**What you need to do:** Reproduce the listing below verbatim, preserving every line in its original order.

**Provided information:**

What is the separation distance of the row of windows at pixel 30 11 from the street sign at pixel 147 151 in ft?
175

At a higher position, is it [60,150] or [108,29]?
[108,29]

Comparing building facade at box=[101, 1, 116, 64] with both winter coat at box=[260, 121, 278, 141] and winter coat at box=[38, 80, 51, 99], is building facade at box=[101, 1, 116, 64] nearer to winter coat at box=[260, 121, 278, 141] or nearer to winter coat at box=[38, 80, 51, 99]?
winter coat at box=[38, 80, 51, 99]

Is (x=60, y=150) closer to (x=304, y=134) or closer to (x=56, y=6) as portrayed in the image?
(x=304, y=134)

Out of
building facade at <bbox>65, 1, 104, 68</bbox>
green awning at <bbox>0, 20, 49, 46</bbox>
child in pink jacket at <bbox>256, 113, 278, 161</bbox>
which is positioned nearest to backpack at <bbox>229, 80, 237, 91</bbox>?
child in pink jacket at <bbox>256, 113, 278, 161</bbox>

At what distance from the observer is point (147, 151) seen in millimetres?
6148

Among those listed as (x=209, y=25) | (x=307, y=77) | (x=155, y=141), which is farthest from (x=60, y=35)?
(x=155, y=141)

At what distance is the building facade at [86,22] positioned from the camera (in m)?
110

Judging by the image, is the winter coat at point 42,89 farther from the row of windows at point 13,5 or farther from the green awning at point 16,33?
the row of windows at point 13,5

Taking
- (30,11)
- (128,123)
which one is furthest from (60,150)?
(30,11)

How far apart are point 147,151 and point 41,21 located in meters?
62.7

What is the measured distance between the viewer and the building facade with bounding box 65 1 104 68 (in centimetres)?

**Right answer:**
What is the separation distance of the row of windows at pixel 30 11 from the street sign at pixel 147 151 in ft?
175

At a higher position, is it [60,150] or [108,29]?
[108,29]

Comparing building facade at box=[101, 1, 116, 64] with both winter coat at box=[260, 121, 278, 141] and winter coat at box=[38, 80, 51, 99], is building facade at box=[101, 1, 116, 64] nearer to winter coat at box=[260, 121, 278, 141] or nearer to winter coat at box=[38, 80, 51, 99]?
winter coat at box=[38, 80, 51, 99]

Is (x=60, y=150) closer to (x=304, y=134) or closer to (x=56, y=6) as portrayed in the image?
(x=304, y=134)

Out of
building facade at <bbox>65, 1, 104, 68</bbox>
green awning at <bbox>0, 20, 49, 46</bbox>
child in pink jacket at <bbox>256, 113, 278, 161</bbox>
which is positioned nearest to backpack at <bbox>229, 80, 237, 91</bbox>?
child in pink jacket at <bbox>256, 113, 278, 161</bbox>

At what distance from the observer is point (147, 151) seen in millimetres?
6148

Among those listed as (x=209, y=25) | (x=307, y=77) | (x=155, y=141), which is farthest from (x=60, y=35)?
(x=155, y=141)

At what distance is the building facade at [86,22] positioned from the camera (in m)?
110

Judging by the image, is the winter coat at point 42,89 farther from the row of windows at point 13,5 or farther from the green awning at point 16,33?
the row of windows at point 13,5

Taking
- (30,11)
- (128,123)
which one is furthest from (60,150)?
(30,11)

How far apart are point 147,151 and point 41,21 located in meters?
62.7

What is the measured distance between the viewer and the building facade with bounding box 65 1 104 68 (in centimetres)?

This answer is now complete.